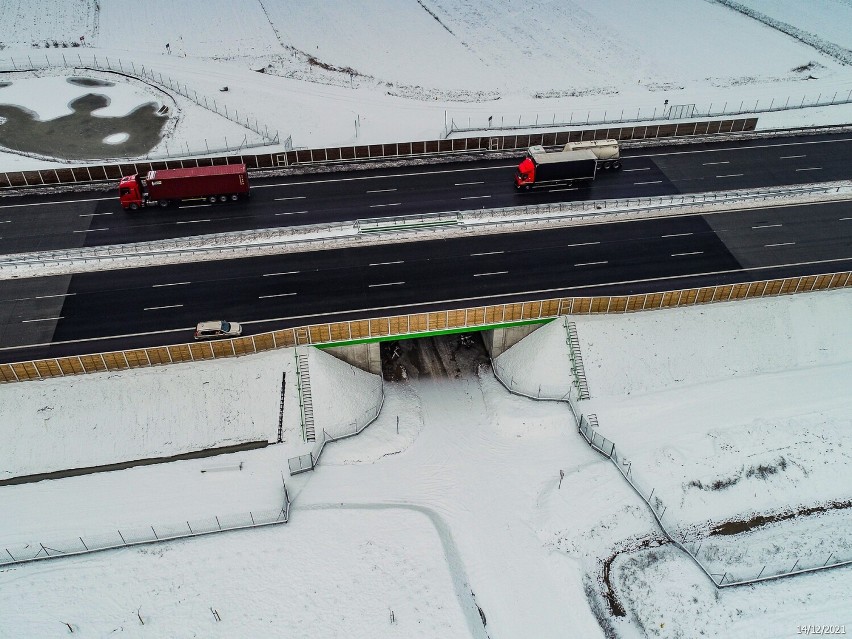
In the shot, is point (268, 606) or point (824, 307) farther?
point (824, 307)

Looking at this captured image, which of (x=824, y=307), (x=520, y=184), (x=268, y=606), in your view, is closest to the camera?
(x=268, y=606)

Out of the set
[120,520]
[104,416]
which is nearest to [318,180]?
[104,416]

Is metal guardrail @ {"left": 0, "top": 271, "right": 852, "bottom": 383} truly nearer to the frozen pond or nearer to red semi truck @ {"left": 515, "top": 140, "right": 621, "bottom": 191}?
red semi truck @ {"left": 515, "top": 140, "right": 621, "bottom": 191}

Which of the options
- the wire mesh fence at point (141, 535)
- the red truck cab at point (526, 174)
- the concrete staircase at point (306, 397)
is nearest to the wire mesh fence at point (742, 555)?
the concrete staircase at point (306, 397)

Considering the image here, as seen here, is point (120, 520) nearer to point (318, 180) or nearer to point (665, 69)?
point (318, 180)

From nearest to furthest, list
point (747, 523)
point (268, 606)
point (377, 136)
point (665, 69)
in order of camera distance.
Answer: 1. point (268, 606)
2. point (747, 523)
3. point (377, 136)
4. point (665, 69)

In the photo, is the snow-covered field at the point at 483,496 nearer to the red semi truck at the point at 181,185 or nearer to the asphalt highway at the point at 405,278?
the asphalt highway at the point at 405,278
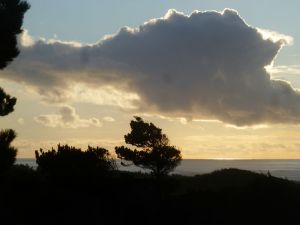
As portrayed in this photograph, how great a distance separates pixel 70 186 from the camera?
34.6m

DIRECTIVE:
Can you restate all the records above word for word while dropping the pictures?

TASK RESULT:
In the shot, is point (268, 606) or point (824, 307) farther?
point (824, 307)

Looking at this captured image, which of (x=824, y=307), (x=520, y=184), (x=268, y=606), in your view, is closest to the camera?
(x=268, y=606)

Out of the set
[120,520]
[104,416]
which is nearest to [318,180]?
[104,416]

Is metal guardrail @ {"left": 0, "top": 271, "right": 852, "bottom": 383} truly nearer to the frozen pond or nearer to red semi truck @ {"left": 515, "top": 140, "right": 621, "bottom": 191}?
red semi truck @ {"left": 515, "top": 140, "right": 621, "bottom": 191}

Which of the options
- the wire mesh fence at point (141, 535)
- the red truck cab at point (526, 174)
- the concrete staircase at point (306, 397)
is nearest to the wire mesh fence at point (742, 555)?
the concrete staircase at point (306, 397)

Considering the image here, as seen here, is point (120, 520) nearer to point (318, 180) or nearer to point (665, 69)?
point (318, 180)

From nearest to furthest, list
point (747, 523)
point (268, 606)
point (377, 136)
point (665, 69)
in order of camera distance.
Answer: 1. point (268, 606)
2. point (747, 523)
3. point (377, 136)
4. point (665, 69)

In the photo, is the snow-covered field at the point at 483,496 nearer to the red semi truck at the point at 181,185 or nearer to the asphalt highway at the point at 405,278?
the asphalt highway at the point at 405,278
As portrayed in this photograph, how great a distance separates pixel 70 186 from the camera?
34.6m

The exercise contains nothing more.